-------- PROVIDED DATA --------

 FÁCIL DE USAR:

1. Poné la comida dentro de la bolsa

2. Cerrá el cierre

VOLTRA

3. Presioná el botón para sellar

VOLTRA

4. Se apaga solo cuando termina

--------

**WHAT YOU NEED TO DO**. All lines from the one containing "1. Poné la comida dentro de la bolsa" to the last line of the material above must be copied exactly, and only those.

**SOLUTION TO THIS TASK**.
1. Poné la comida dentro de la bolsa

2. Cerrá el cierre

VOLTRA

3. Presioná el botón para sellar

VOLTRA

4. Se apaga solo cuando termina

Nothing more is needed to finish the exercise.